Count how many lines in the items below contain the word "Looking", matching case exactly, and give only that number.

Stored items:
+ + +
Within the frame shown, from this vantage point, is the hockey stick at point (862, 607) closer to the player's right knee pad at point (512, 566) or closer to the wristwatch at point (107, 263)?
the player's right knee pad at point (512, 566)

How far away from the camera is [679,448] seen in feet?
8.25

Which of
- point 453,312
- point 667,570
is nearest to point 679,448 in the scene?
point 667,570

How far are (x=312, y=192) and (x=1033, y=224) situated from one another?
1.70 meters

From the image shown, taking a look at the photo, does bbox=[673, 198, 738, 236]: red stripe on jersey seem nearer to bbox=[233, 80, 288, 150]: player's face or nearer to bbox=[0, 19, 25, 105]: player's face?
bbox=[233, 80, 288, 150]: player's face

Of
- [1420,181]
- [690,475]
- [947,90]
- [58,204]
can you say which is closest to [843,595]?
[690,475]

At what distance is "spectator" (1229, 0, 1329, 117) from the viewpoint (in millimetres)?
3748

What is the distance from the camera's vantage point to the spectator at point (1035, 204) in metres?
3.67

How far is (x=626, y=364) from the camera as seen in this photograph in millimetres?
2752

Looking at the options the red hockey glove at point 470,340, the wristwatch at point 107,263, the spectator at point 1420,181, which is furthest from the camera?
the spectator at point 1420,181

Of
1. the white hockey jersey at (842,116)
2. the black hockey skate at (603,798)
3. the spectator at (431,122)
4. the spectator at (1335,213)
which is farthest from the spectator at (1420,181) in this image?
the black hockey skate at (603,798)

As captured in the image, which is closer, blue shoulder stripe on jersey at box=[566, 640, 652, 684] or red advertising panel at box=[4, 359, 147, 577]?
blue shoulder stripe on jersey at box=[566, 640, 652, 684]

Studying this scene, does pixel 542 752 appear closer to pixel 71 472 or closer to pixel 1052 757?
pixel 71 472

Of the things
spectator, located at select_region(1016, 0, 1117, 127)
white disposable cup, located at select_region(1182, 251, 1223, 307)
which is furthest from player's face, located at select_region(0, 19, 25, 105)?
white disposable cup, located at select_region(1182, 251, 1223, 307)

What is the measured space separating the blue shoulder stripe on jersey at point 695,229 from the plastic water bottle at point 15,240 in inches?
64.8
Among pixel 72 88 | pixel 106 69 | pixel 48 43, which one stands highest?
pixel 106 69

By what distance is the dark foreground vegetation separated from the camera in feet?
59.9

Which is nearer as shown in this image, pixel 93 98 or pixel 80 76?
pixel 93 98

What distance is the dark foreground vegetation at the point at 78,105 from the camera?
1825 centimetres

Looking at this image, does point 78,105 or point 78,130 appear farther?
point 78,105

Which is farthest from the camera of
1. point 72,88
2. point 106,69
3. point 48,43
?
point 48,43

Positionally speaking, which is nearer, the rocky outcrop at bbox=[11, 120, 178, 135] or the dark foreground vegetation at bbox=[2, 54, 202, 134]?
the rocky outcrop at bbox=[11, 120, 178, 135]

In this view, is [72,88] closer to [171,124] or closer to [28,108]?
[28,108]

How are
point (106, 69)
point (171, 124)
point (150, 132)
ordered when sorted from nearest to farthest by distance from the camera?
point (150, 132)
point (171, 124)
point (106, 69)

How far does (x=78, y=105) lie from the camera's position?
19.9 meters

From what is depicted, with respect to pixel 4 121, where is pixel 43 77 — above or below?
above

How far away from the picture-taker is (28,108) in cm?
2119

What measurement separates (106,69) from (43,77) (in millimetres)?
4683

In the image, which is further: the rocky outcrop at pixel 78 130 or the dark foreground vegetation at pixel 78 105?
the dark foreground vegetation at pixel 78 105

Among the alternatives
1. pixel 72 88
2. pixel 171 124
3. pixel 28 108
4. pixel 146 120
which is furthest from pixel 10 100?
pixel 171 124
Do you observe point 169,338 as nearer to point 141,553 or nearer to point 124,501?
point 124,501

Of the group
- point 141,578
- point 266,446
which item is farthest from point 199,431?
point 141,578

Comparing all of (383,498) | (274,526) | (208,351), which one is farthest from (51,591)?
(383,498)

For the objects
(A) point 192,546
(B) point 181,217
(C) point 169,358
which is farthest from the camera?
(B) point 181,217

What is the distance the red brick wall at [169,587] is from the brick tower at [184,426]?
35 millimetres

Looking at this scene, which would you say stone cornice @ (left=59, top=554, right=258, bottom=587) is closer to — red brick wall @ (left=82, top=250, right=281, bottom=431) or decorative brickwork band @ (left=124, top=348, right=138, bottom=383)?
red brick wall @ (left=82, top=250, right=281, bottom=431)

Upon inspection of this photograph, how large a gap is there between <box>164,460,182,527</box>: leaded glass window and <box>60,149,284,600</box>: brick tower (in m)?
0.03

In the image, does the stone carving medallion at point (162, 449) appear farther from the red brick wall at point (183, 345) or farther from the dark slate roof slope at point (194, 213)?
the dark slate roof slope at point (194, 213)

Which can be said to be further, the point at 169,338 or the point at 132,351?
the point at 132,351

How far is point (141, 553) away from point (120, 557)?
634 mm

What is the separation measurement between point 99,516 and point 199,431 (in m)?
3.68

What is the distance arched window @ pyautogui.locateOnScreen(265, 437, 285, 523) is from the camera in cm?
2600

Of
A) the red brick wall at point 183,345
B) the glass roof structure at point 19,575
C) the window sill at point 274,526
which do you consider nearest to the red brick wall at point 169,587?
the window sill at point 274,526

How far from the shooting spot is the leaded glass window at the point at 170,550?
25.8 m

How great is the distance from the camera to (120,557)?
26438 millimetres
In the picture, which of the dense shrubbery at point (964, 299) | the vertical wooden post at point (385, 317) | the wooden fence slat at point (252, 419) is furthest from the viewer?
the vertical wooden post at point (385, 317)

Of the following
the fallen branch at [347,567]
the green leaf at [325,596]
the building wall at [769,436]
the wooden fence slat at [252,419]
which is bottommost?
+ + +
Problem solution » 3